Five months passed away, but the letters written by her, and forwarded by Colonel Wildman to America relative to her brother’s affairs, remained unanswered; the inquiries instituted by the Colonel had as yet proved equally fruitless. A deeper gloom and despondency now seemed to gather upon her mind. She began to talk of leaving Newstead, and repairing to London, in the vague hope of obtaining relief or redress by instituting some legal process to ascertain and enforce the will of her deceased brother.
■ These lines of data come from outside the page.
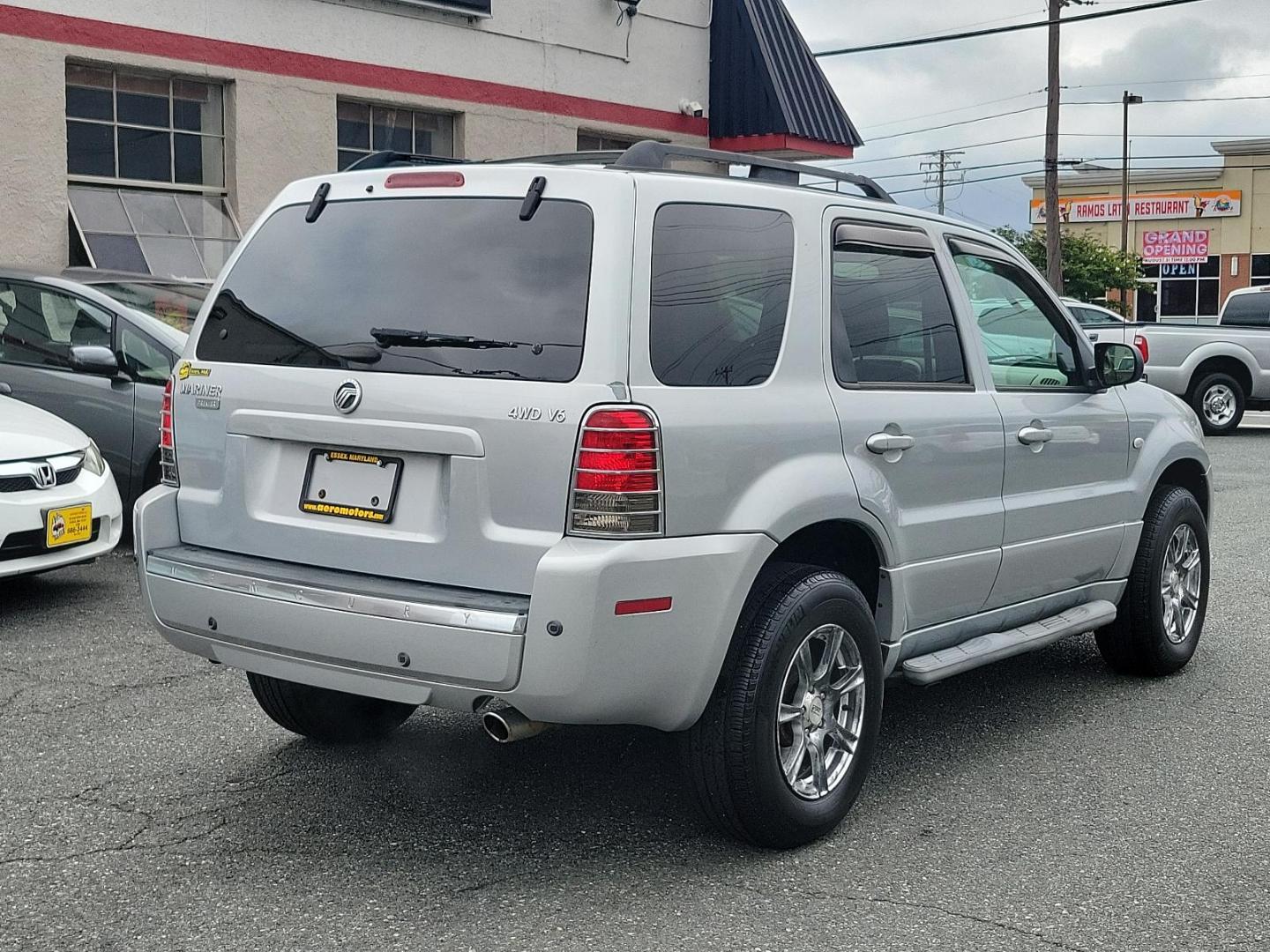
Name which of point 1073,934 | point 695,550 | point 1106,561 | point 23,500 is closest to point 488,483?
point 695,550

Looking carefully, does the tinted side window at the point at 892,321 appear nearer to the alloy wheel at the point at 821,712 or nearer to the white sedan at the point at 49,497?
the alloy wheel at the point at 821,712

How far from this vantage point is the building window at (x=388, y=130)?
52.9 ft

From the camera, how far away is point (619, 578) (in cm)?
371

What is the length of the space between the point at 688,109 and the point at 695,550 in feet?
52.7

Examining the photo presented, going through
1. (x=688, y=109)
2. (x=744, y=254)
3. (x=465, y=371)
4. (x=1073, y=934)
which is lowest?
(x=1073, y=934)

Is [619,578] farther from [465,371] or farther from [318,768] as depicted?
Answer: [318,768]

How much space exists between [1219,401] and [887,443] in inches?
631

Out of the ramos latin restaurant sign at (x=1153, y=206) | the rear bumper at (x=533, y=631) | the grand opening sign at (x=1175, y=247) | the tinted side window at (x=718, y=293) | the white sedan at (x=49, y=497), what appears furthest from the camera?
the grand opening sign at (x=1175, y=247)

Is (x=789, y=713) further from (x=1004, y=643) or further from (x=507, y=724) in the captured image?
(x=1004, y=643)

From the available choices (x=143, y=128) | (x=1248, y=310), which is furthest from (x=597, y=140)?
(x=1248, y=310)

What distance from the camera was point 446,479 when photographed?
3.92 meters

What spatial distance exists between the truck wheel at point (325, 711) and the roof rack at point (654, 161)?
69.2 inches

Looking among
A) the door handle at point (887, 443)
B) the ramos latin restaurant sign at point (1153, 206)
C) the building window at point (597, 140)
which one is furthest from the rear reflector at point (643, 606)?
the ramos latin restaurant sign at point (1153, 206)

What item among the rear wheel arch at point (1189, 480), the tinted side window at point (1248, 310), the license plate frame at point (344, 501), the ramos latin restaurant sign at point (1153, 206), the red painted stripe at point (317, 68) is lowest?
the rear wheel arch at point (1189, 480)
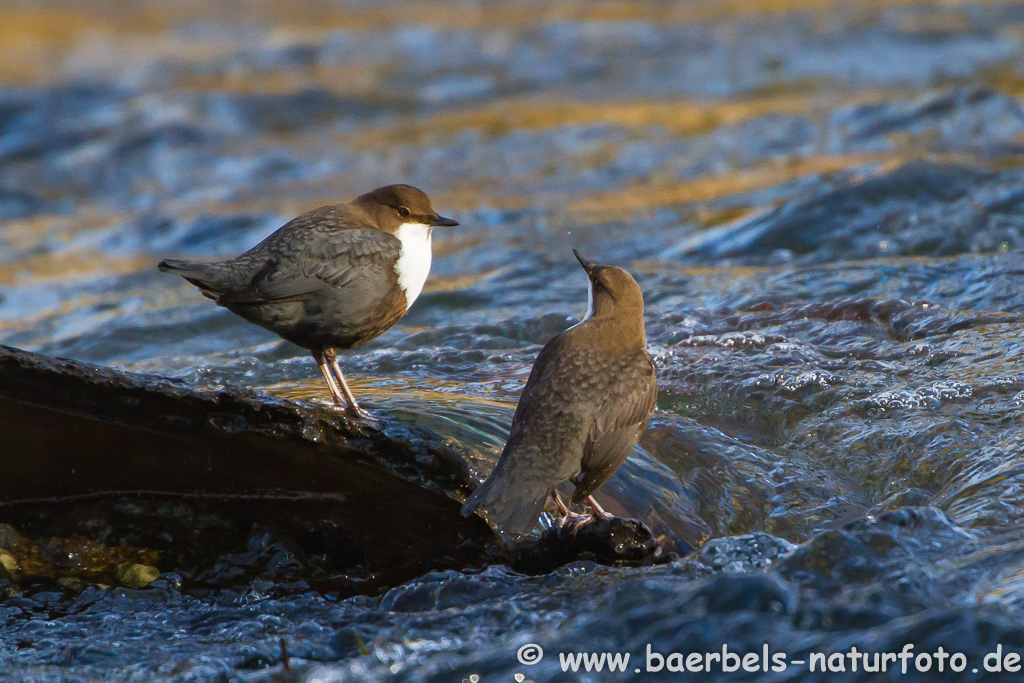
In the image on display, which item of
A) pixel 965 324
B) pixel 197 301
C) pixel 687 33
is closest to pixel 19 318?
pixel 197 301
Weeks elapsed, however, before she could summon up sufficient resolution to tear herself away from the scene of poetical fascination. The following simple stanzas, selected from a number written about the time, express, in humble rhymes, the melancholy that preyed upon her spirits:
“Farewell to thee, Newstead, thy time-riven towers,
Shall meet the fond gaze of the pilgrim no more;
No more may she roam through thy walks and thy bowers.
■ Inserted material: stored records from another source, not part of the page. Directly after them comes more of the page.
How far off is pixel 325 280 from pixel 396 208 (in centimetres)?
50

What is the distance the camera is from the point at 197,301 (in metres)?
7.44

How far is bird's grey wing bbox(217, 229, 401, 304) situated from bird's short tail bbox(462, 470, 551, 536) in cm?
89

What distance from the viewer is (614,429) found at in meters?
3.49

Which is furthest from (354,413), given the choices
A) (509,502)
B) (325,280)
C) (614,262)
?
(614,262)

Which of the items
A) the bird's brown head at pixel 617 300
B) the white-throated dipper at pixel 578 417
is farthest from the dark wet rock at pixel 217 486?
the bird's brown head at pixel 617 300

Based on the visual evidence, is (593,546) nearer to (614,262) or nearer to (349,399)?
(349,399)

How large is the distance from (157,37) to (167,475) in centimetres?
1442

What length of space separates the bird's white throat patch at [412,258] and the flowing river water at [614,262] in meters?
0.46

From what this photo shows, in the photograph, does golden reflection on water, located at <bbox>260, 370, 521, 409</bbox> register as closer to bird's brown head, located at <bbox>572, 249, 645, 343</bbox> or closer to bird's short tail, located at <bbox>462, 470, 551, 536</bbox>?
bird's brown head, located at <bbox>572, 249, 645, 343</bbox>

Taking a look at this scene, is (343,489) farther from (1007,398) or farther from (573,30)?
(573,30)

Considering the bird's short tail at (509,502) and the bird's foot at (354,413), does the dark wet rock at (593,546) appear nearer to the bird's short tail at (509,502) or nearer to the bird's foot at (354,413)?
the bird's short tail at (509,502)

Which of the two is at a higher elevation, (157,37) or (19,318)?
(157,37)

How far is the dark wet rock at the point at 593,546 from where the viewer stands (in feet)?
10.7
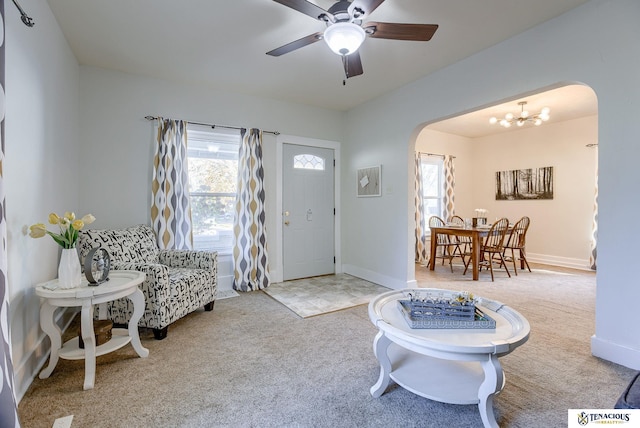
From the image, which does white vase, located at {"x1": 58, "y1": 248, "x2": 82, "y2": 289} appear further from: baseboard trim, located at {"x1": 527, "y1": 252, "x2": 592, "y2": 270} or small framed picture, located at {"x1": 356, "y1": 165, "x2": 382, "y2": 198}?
baseboard trim, located at {"x1": 527, "y1": 252, "x2": 592, "y2": 270}

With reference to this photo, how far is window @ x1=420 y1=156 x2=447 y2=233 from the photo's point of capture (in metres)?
5.92

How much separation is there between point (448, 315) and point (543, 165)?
549 centimetres

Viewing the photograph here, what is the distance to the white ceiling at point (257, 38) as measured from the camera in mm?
2240

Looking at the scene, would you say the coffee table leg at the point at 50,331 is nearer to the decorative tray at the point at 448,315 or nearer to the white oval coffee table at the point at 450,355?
the white oval coffee table at the point at 450,355

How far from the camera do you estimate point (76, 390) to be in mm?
1799

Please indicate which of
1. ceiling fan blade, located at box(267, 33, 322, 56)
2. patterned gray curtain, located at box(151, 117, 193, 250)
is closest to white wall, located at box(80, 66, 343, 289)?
patterned gray curtain, located at box(151, 117, 193, 250)

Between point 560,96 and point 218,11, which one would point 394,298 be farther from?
point 560,96

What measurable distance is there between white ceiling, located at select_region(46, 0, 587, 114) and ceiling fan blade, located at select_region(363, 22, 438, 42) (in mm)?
344

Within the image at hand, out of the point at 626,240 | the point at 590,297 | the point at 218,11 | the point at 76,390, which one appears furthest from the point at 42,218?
the point at 590,297

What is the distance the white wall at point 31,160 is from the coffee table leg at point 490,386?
8.27 feet

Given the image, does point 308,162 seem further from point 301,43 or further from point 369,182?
point 301,43

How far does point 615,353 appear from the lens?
2.07 metres

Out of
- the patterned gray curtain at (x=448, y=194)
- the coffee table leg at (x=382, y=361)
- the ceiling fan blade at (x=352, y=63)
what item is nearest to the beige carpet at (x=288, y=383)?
the coffee table leg at (x=382, y=361)

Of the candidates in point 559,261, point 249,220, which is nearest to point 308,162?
point 249,220
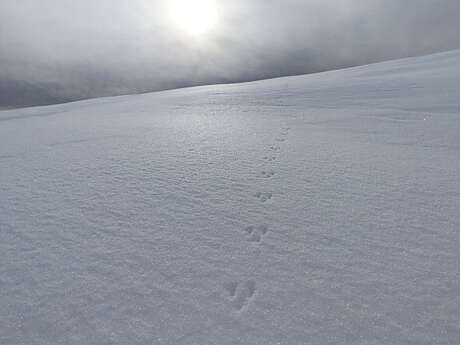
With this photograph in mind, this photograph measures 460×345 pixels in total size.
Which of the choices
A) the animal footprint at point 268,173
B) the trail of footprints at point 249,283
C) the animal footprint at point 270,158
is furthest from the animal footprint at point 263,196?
the animal footprint at point 270,158

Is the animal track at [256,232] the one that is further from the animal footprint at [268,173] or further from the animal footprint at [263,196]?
the animal footprint at [268,173]

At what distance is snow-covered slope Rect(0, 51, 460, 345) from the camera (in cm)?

Nor muse in thy cloisters at eve’s pensive hour.
“Oh, how shall I leave you, ye hills and ye dales,
When lost in sad musing, though sad not unblest,
A lone pilgrim I stray—Ah! in these lonely vales,
I hoped, vainly hoped, that the pilgrim might rest.
“Yet rest is far distant—in the dark vale of death,
Alone I shall find it, an outcast forlorn—
But hence vain complaints, though by fortune bereft
Of all that could solace in life’s early morn.
Is not man from his birth doomed a pilgrim to roam
O’er the world’s dreary wilds, whence by fortune’s rude gust.
In his path, if some flowret of joy chanced to bloom,
It is torn and its foliage laid low in the dust.”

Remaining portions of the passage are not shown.